The company, in its monthly financial and operational reports, disclosed that it also remitted N7.97 trillion into the Federation Account as statutory payments between January and June.

According to the reports, NNPC posted N5.9tn in April, N6.01tn in May, N4.57tn in June, and N4.41tn in July, bringing its four-month revenue to N20.9tn. However, its profit after tax took a sharp hit in July, dropping by 79.6% from N905bn in June to N185bn, despite a slight increase in oil production from 1.68 million barrels per day to 1.7mbpd.

The decline in July earnings follows earlier fluctuations: N748bn profit after tax in April, N1.05tn in May, and N905bn in June, making a cumulative N2.89tn profit after tax across the four months.

Reacting to the reports, the Independent Petroleum Marketers Association of Nigeria (IPMAN) commended NNPC’s transparency under the leadership of its new Group Chief Executive Officer, Bayo Ojulari, but stressed that Nigerians expect more.

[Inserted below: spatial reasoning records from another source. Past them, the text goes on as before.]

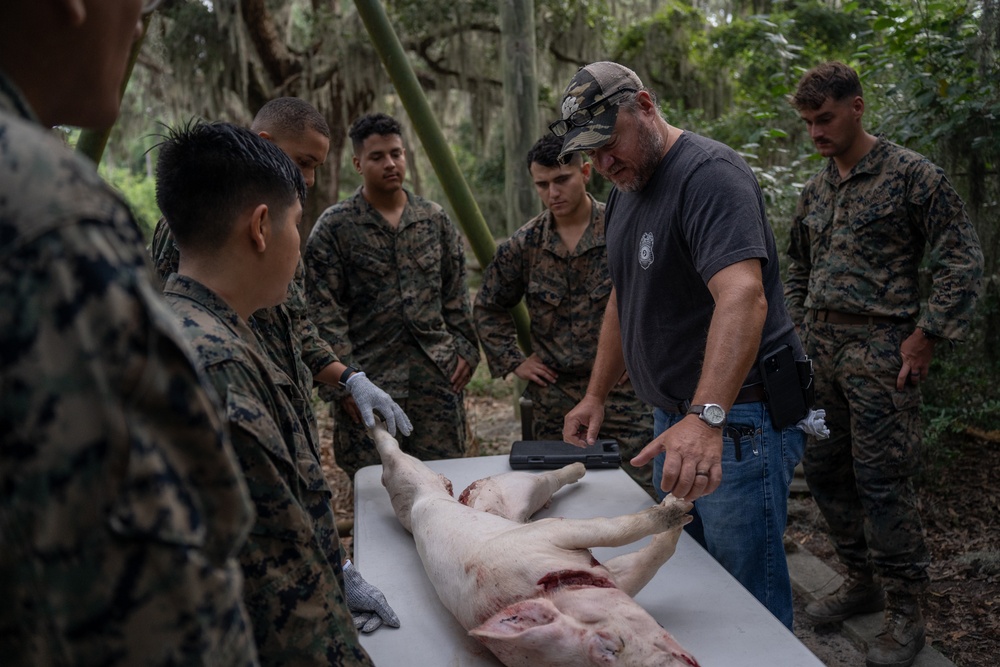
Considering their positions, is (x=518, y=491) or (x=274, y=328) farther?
(x=518, y=491)

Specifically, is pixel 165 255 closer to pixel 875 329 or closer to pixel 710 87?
pixel 875 329

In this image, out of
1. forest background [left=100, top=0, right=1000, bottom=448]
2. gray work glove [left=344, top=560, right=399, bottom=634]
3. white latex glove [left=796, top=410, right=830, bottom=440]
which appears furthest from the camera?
forest background [left=100, top=0, right=1000, bottom=448]

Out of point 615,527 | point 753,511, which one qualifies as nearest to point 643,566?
point 615,527

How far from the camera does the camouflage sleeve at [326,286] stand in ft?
12.6

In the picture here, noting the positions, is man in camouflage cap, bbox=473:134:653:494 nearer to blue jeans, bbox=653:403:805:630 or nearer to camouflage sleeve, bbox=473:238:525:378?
camouflage sleeve, bbox=473:238:525:378

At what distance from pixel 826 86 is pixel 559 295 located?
1.52 metres

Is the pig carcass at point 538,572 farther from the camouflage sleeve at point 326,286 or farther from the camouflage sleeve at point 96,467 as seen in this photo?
the camouflage sleeve at point 326,286

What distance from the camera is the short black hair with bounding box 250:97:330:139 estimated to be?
3070 mm

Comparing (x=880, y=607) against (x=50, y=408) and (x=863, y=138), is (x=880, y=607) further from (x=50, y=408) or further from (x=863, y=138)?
(x=50, y=408)

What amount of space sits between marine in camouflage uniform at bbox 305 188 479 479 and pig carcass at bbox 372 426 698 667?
5.19ft

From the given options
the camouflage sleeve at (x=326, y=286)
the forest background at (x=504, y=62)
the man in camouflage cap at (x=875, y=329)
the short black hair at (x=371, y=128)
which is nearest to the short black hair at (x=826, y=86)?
the man in camouflage cap at (x=875, y=329)

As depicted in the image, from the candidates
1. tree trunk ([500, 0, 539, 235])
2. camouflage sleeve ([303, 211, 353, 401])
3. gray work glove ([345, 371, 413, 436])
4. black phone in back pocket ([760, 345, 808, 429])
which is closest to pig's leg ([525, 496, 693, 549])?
black phone in back pocket ([760, 345, 808, 429])

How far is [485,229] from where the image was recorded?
14.3ft

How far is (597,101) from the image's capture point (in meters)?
2.36
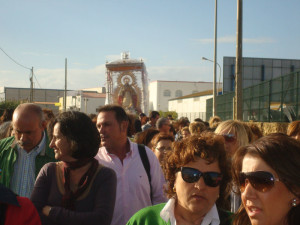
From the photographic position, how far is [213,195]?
259 cm

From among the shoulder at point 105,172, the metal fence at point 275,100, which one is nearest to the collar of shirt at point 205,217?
the shoulder at point 105,172

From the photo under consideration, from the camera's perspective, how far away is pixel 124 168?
4.06m

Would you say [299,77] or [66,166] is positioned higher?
[299,77]

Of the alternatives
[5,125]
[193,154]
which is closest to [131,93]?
[5,125]

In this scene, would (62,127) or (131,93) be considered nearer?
(62,127)

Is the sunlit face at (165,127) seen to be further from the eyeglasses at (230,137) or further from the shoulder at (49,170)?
the shoulder at (49,170)

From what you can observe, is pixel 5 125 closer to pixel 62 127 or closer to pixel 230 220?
pixel 62 127

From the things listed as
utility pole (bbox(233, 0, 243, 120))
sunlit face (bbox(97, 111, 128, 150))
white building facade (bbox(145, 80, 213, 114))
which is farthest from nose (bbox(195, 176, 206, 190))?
white building facade (bbox(145, 80, 213, 114))

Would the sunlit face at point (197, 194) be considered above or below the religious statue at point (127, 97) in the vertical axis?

“With trillions being generated, there is no justification for our refineries to remain idle,” an IPMAN executive said on Monday. “We call on NNPC to fast-track the revamp of Port Harcourt, Warri, and Kaduna refineries, but this must be done with zero tolerance for corruption. Nigerians deserve to see the direct impact of these revenues.”

Since assuming office about five months ago, Ojulari has initiated the release of monthly reports, a practice aimed at improving accountability and public trust. Industry analysts say this move has given the public greater visibility into the company’s financial operations than ever before.

But concerns remain over profitability. Energy economist Chijioke Nnanna told reporters that the sharp July decline should serve as a warning. “The revenue figures are massive, but profitability is volatile. That gap highlights inefficiencies that need to be addressed, particularly in cost management and refining capacity,” he explained.

Ojulari, in previous remarks, has said that his team is focused on sustainable refinery rehabilitation through the Incorporated Joint Venture model, not quick fixes. “The President does not pressure us to do the wrong thing. We want solutions that last,” he stated.

As the state oil giant pushes ahead with reforms, stakeholders say Nigerians will be watching closely to see whether its trillions in revenue translate into cheaper fuel, stable supply, and jobs across the energy value chain.